Und warum auch nicht?  Die Bibel ist voll mit Tänzern: Miriam, die Schwester des Moses, preist Gott und tanzt, nachdem das Volk Israel sicher durch das Rote Meer gekommen ist.  Die Könige Sual und David tanzten vor dem Herrn. Im Gleichnis vom verlorenen Sohn gibt es nicht nur ein Festmahl mit dem gemästeten Kald, nachdem der Schlingel wieder nach Hause kommt, sondern auch Musik und Tanz. Und wir mögen vielleicht nicht darüber lesen, daβ Jesus getanzt hat, doch nehme ich einmal an, daβ er bei der Hochzeit in Kanaan nicht nur Wasser in Wein verwandelt hat, sondern auch ein biβchen Spaβ hatte. In der Bibel ist Tanz ein Ausdruck der Lebensfreude und des Lobpreises für Gott, der uns vom Tode erlöst und uns Leben schenkt.
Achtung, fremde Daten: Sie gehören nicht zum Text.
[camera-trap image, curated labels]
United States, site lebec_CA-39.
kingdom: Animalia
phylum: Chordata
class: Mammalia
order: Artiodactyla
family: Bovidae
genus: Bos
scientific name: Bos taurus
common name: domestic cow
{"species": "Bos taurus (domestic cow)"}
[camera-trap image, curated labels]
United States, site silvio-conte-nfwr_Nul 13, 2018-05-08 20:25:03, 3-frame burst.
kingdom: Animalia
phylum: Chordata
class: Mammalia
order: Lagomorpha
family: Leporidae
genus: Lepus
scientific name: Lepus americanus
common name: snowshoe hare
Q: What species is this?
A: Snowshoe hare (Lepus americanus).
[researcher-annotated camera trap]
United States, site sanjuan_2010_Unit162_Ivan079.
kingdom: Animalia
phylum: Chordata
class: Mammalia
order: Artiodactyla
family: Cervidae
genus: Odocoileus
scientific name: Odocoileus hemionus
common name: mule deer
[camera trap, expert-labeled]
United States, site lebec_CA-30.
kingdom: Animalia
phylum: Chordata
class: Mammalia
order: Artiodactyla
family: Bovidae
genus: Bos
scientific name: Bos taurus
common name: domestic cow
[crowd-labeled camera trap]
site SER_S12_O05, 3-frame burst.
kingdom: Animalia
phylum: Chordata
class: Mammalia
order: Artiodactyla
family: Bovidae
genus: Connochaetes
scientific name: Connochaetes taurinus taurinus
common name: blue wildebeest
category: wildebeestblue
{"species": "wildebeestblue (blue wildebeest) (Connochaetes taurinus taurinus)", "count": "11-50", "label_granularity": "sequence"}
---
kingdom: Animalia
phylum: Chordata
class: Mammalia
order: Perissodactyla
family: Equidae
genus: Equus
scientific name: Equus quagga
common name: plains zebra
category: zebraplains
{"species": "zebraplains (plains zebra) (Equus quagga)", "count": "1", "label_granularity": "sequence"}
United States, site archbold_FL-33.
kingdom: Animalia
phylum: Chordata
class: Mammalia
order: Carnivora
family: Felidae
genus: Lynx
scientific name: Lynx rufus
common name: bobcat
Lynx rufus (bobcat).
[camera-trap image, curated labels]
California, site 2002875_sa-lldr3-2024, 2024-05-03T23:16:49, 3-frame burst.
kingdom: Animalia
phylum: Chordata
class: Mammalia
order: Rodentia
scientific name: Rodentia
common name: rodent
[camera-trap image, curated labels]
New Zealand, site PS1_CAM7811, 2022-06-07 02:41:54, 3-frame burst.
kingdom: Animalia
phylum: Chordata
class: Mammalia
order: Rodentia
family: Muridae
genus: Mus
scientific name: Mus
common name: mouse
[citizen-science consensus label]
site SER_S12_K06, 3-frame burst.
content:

Und es gab zumindest eine christliche Gruppierung im 18. Und 19. Jahrhundert, die ganz bewuβt Tanz in ihren Gottesdienst mit einbezog. Wissen Sie, wer das war?  Es waren die Leute, die uns ‘Lord of the Dance’ gegeben haben – der offizielle Name dieser Gruppierung ist ‘United Society of Believers in Christ’s Second Appearing’ – aber sie ist besser unter dem Namen ‘Shaker’ bekannt, und dieser Name war am Anfang tatsächlich ein Schimpfname, ein Name, der die Lächerlichkeit dieser Christen beschreiben sollte.  Und die Shaker wurden natürlich aufgrund ihrer skandalösen Bewegungen im Gottesdienst so benannt. Und die Shaker schufen viele Gottesdienstlieder, zu denen auch getanzt werden konnte.

Der Herr des Tanzes, the Lord of Dance, verwandelt unser Trauern in einen Reigen. Unser Gott verwandelt Tod in Leben. Jesus kam, um diese Macht und diesen liebevollen Willen Gottes zu demonstrieren.  Jesus kam, um wiederherzustellen, um den Hoffnungslosen Hoffnung zu geben, um böse Geister auszutreiben, und um zu heilen. Jesus zeigt, daβ Gottes Wille ein freudiger Lebenswille ist. Und beim Reich Gottes geht es eben genau darum: um ein Leben für alle, eine Leben in Freude und Gesundheit und Heil. Und immer, wenn Jesus Menschen heilt und wieder ins Leben zurückbringt, so wie im heutigen Evangelium, gibt und Jesus einen Vorgeschmack auf dieses Rich Gottes, das schon mitten unter uns wächst, aber noch auf endgültige Erfüllung wartet.

Ein jegliches hat seine Zeit. Zeit, zu klagen, und Zeit, zu tanzen. Wir mögen dunkle und traurige Zeiten erleben – doch Gott ist das Leben. Und es ist Gottes Wille, daβ wir alle, mit Gottes gesamter Kreatur, am freudigen Tanz des Lebens teilhaben, und dadurch Tod und Teufel ins Gesicht lachen.